Fiction: The Mermaid Problem

Read More: A brief Q&A with Kimi Traube

The fish had been running so strong the fisherman decided to go out with larger nets.  He loved the sight of them trapped all together behind the jute, loved their silver sides and frantic flapping, loved the way they arched their scaled tails all together in their last gasp for air.  He fished at night by the light of the moon, as all men in his small town had been taught to do, and on the third night with the broader net, the fisherman caught something he’d never seen in all his years on the sea.
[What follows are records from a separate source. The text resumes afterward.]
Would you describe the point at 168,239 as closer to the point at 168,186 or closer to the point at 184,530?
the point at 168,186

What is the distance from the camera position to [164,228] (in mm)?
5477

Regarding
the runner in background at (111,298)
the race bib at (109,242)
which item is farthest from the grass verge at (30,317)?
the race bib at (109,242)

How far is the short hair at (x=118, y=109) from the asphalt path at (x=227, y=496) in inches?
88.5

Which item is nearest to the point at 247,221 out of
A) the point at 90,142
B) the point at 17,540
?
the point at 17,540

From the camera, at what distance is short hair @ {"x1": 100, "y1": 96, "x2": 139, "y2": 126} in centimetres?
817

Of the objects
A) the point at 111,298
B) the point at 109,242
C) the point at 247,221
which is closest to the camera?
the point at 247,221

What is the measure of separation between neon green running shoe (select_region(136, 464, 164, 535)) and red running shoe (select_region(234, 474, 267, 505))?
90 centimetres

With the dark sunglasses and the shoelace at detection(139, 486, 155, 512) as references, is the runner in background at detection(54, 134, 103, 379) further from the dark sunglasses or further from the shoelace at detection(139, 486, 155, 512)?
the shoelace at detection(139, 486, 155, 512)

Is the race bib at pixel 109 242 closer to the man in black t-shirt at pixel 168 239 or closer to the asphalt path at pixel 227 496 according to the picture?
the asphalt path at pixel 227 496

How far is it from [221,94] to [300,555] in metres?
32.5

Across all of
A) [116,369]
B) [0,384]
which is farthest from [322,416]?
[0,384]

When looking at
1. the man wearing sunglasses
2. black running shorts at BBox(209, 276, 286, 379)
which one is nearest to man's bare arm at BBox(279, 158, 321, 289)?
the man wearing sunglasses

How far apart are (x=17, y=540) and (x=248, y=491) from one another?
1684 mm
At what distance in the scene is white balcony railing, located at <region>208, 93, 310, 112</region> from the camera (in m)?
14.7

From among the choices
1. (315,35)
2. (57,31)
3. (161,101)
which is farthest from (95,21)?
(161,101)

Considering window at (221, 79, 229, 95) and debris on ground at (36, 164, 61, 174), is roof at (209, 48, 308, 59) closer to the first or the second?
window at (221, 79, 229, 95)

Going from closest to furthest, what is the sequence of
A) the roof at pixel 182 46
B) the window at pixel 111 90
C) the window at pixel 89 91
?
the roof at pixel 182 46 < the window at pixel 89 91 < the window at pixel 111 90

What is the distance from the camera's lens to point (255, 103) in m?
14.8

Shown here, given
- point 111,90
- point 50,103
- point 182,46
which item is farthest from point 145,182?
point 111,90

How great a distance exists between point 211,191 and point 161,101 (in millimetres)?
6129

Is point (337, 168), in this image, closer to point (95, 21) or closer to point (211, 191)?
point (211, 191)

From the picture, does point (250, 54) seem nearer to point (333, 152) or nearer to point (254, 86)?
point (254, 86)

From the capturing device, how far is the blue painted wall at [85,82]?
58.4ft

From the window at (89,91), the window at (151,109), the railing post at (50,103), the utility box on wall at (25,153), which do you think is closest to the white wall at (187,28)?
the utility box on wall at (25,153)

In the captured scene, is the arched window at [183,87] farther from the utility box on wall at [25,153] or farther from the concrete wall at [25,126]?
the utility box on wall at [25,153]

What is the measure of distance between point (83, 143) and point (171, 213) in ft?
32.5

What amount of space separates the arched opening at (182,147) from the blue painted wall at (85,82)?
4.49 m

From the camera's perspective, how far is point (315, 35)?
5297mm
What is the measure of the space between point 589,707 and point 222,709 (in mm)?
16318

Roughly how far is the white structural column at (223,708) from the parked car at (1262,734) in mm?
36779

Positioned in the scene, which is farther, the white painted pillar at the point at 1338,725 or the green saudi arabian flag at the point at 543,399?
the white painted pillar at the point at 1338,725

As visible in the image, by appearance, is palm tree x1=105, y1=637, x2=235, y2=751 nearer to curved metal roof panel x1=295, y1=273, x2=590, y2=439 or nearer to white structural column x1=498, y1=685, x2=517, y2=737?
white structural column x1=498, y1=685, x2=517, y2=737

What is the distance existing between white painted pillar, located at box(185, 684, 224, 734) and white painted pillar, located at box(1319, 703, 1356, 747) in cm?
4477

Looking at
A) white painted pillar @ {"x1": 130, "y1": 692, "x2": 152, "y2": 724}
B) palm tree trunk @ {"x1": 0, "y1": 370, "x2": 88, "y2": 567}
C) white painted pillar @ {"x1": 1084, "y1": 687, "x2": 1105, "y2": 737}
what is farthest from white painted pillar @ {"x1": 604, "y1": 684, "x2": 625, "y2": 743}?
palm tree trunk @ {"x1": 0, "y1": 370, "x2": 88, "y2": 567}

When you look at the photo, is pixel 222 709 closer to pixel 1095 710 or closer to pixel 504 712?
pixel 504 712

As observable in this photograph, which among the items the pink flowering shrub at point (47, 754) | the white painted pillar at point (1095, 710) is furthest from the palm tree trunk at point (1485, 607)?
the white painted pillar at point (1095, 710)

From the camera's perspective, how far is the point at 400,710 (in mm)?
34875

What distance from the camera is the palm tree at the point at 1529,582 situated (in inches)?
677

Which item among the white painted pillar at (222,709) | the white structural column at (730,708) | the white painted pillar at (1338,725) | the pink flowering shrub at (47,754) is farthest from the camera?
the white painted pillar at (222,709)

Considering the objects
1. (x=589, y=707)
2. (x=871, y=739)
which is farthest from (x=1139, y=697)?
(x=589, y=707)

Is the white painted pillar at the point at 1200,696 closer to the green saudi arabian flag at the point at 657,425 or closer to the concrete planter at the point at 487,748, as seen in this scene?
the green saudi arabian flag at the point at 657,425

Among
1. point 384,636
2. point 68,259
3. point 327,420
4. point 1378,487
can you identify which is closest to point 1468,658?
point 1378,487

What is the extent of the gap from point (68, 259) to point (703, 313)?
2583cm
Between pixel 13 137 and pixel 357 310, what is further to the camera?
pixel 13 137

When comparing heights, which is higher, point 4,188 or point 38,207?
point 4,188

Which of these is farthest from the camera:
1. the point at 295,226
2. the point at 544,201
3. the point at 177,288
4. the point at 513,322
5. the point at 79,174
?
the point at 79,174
When he told the tale to the other fishermen in the sea-side shack that served as their pub, none of them believed him; he could see it in their eyes.  Not even the bar wench with her thin frame and gaze permanently cast downward seemed to believe his story as she brought another ale to his table.  But she didn’t matter, with her sagging flesh and salt-ruined skin.  She didn’t matter, and the other men didn’t matter; they didn’t have to believe him because the fisherman knew what he had seen.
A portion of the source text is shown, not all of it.